A Bill on cohabitation is expected to be presented to Parliament right after the summer recess, The Times has learnt.

A law regulating cohabitation was something the Nationalist Party has promised since 1998, when it was returned to government after Labour’s 22-month stint.

A spokesman for the Justice Ministry confirmed that the government was finalising the Bill, which would be submitted to Parliament in October, when it reconvenes after the summer recess.

The spokesman would not give details of the proposals but said it would be published in the Government Gazette after its first reading in the House.

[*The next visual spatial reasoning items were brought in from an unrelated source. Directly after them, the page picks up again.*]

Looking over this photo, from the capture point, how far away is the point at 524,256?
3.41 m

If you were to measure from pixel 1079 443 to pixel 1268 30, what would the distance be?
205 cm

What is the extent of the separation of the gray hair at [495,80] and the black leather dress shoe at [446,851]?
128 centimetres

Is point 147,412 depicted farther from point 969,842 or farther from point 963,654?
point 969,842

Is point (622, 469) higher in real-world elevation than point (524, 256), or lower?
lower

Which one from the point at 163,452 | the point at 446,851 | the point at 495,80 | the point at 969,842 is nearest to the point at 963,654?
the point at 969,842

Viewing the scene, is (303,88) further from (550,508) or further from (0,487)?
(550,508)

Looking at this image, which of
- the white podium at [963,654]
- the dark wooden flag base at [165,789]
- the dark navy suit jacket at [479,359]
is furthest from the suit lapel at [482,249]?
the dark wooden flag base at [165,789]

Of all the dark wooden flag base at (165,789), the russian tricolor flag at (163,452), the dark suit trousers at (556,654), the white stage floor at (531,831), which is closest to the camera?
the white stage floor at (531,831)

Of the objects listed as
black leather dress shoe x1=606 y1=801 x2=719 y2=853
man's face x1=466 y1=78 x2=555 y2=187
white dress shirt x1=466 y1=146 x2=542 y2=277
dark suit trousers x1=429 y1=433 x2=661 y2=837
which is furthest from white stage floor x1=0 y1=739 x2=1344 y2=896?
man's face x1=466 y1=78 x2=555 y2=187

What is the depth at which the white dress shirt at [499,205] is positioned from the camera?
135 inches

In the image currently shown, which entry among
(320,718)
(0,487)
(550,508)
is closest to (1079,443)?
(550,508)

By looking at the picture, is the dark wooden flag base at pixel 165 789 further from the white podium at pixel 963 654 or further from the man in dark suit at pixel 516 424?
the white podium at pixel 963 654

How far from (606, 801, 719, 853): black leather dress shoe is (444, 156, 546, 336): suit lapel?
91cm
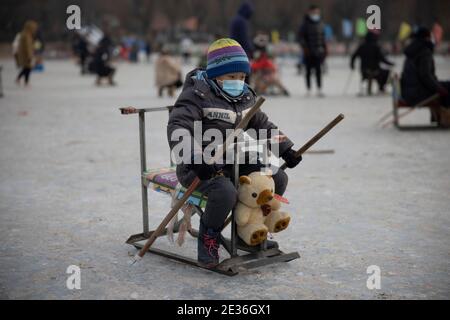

In May, in the run-up to the divorce referendum, Nationalist MP Jeffrey Pullicino Orlando had called on his own government to make known its legislative proposals on the matter. His main bone of contention had been that the new law would not cover separated couples who lived with their new partners.

The government had refused to publish the contents of the Bill before the divorce referendum. It insisted it did not want to derail the divorce debate. Before the referendum, Justice Minister Carmelo Mifsud Bonnici had told Parliament that the framework of the government’s proposed legislation on cohabitation had already been laid down.

Dr Mifsud Bonnici had said the government was evaluating the experiences of all EU member states that had tried to regulate cohabitation. Regulating cohabiting couples, he said, was a very complex issue because there were many variants of cohabitation.